TAMPA — He has lost 20 pounds, dramatically altering his physical appearance, and has shorter hair. But Josh Freeman believes he is still growing as a quarterback.
Along with his shrinking waistline, the 6-foot-6, 237-pounder knows he must reduce his interceptions and says he will benefit from a new coach, offensive coordinator and supporting cast.
One year after throwing 25 touchdowns and six interceptions, Freeman fell to 16 touchdowns and 22 interceptions last season. The result was a 4-12 record and a hit to his reputation as a rising young quarterback.
"Last season, a lot of things didn't go our way," Freeman said. "A lot of things didn't go my way. But in that, there's a lot to learn from the standpoint of trying to step out of the system, trying to make too many plays, trying to do things when in actuality, as a quarterback, the offense is going to get you there."
Between the firing of coach Raheem Morris and the hiring of Greg Schiano, Freeman decided to rededicate himself to his craft. The first step was getting into the best physical condition of his life. Freeman cut out late-night runs to Taco Bell and hooked up with Grant Gregory, the former Kansas State and Tampa Bay Storm quarterback who worked as a trainer in Harbour Island.
Gregory, who is described by Freeman as always carrying Tupperware "with vegetables, chicken, all that stuff," taught Freeman to eat properly. That and a workout regimen put in place by Bucs strength and conditioning coach Jay Butler enabled Freeman to go from 257 pounds to 237.
"It was a number of lifestyle changes," Freeman said. "After the season last year, the time in between coaches, I had a good discussion with (former offensive coordinator) Greg Olson, and we talked about a number of things, one of which was trying to be at your best, trying to be a pro at everything, not just football, but in your life, lifestyle habits. … I wanted to take the steps and be excellent with my diet, with exercise, with working out year round."
"Everybody is like, 'Oh, did you get faster? Did you lose a little strength?' I can't say I got noticeably faster. I can't say I got noticeably stronger or weaker. But I feel good. Flexibility, throwing the ball. … I feel physically great."
Freeman's decline last season mirrored that of his teammates. Mike Williams was among the league leaders in dropped passes, and the run game struggled.
"We had a lot of breakdowns in a lot of areas," guard Davin Joseph said. "Up front, I didn't feel we played good enough to help Josh. There were a lot of players who could've done better for Josh. We like to focus in on the quarterback a lot.
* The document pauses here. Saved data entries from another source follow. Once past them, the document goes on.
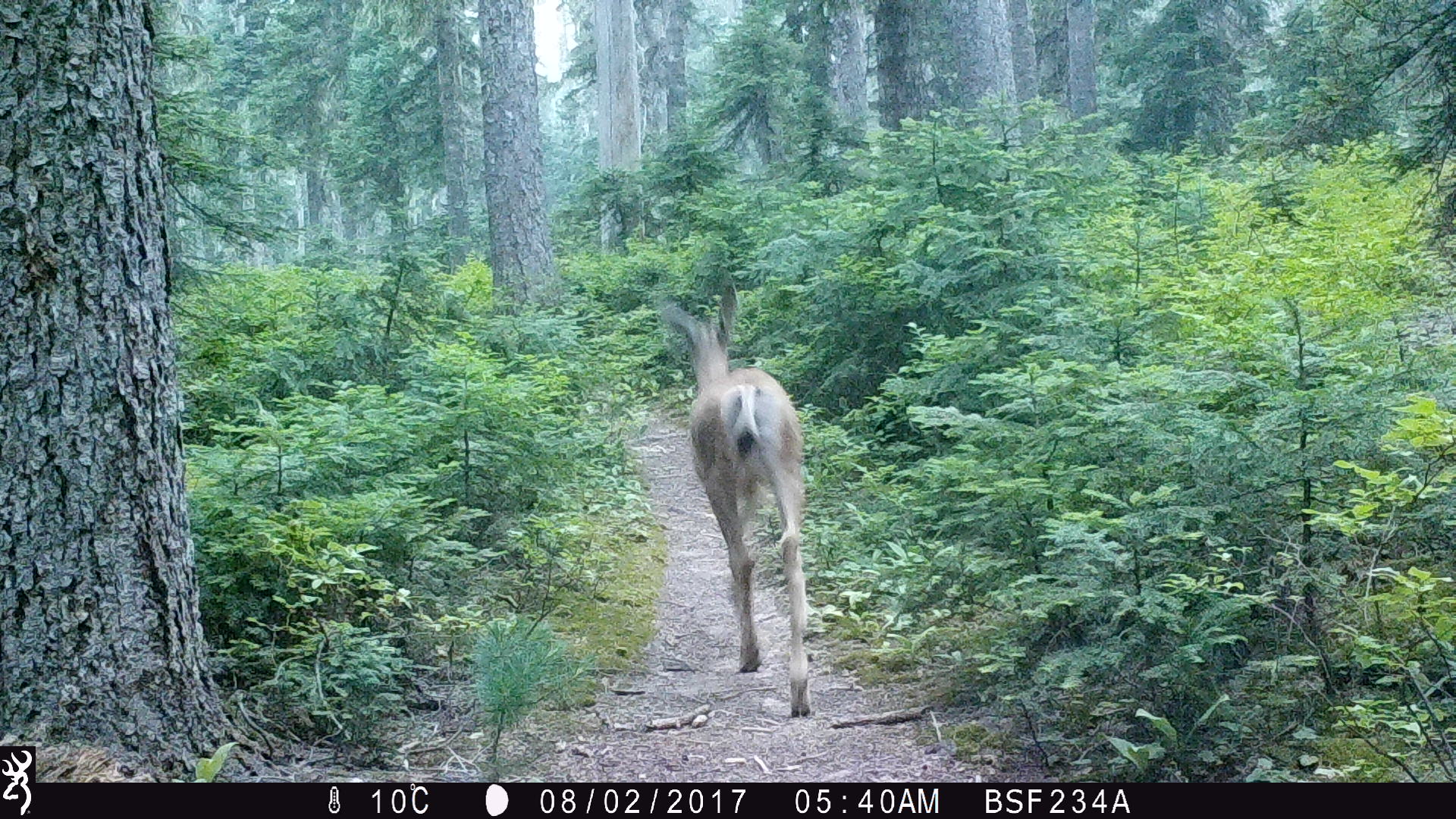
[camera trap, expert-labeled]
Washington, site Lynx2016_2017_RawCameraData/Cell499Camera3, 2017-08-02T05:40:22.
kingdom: Animalia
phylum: Chordata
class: Mammalia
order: Artiodactyla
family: Cervidae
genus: Odocoileus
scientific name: Odocoileus hemionus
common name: mule deer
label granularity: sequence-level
You give him all the praise when he wins, all the bad when the team loses. But we forget it's a team sport.."
This offseason, the Bucs filled a grocery list of needs on offense for Freeman, starting with the signings of receiver Vincent Jackson and guard Carl Nicks and drafting of running back Doug Martin in the first round.
"He has a bad taste in his mouth about last year and has a focus about him," offensive coordinator Mike Sullivan said. "There's a look in his eye that's kind of similar to the look in Eli Manning's eye as far as having a bad year and hearing some criticism and wanting to put that behind him and move forward. He's putting in the time, he's putting in the work and progressing nicely and getting into a good rhythm with his receivers and developing a command of the offense."
How big is this year for Freeman? His contract runs through 2013, and he and the Bucs would like to work toward an extension. That's the real skinny.
"Each year, you constantly learn and grow," Freeman said. "That's what I've got to keep doing this year, finding ways whether it be in practice, in preparation, in footwork, throwing the ball — constantly trying to improve."